Text shown.
When the state imposes obligations which create extra costs for a single undertaking, that undertaking suffers a disadvantage in relation to its competitors. The extra costs are abnormal because normal costs are those borne by all competitors.
On 14 July 2016, the General Court rendered its judgment in case T 143/12, Germany v Commission.1 The outcome was a victory for Germany as the General Court annulled Commission decision 2012/636 which had ordered Germany to recover incompatible aid that had been granted to Deutsche Post.
In that decision, the Commission found that Deutsche Post had benefitted from several aid measures: a pension subsidy, public transfers and a public guarantee. The public guarantee was found to be existing aid and as such was not subject to recovery. The public transfers were considered to be compatible with the internal market. However, the pension subsidy was incompatible and had to be recovered. The pension subsidy aimed to offset the extra costs borne by Deutsche Post due to the fact that when it was privatised its employees retained the privileges they enjoyed at the time as civil servants.

Problem to solve. Reproduce the passage on the Deutsche Post state aid case in full, word for word. Use only the passage on the Deutsche Post state aid case as your source.

Dataset section.
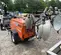 2018 Wanco WLTC-4 Towable Light Tower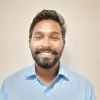 Deepak Kumar Shaw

Written answer.
When the state imposes obligations which create extra costs for a single undertaking, that undertaking suffers a disadvantage in relation to its competitors. The extra costs are abnormal because normal costs are those borne by all competitors.
On 14 July 2016, the General Court rendered its judgment in case T 143/12, Germany v Commission.1 The outcome was a victory for Germany as the General Court annulled Commission decision 2012/636 which had ordered Germany to recover incompatible aid that had been granted to Deutsche Post.
In that decision, the Commission found that Deutsche Post had benefitted from several aid measures: a pension subsidy, public transfers and a public guarantee. The public guarantee was found to be existing aid and as such was not subject to recovery. The public transfers were considered to be compatible with the internal market. However, the pension subsidy was incompatible and had to be recovered. The pension subsidy aimed to offset the extra costs borne by Deutsche Post due to the fact that when it was privatised its employees retained the privileges they enjoyed at the time as civil servants.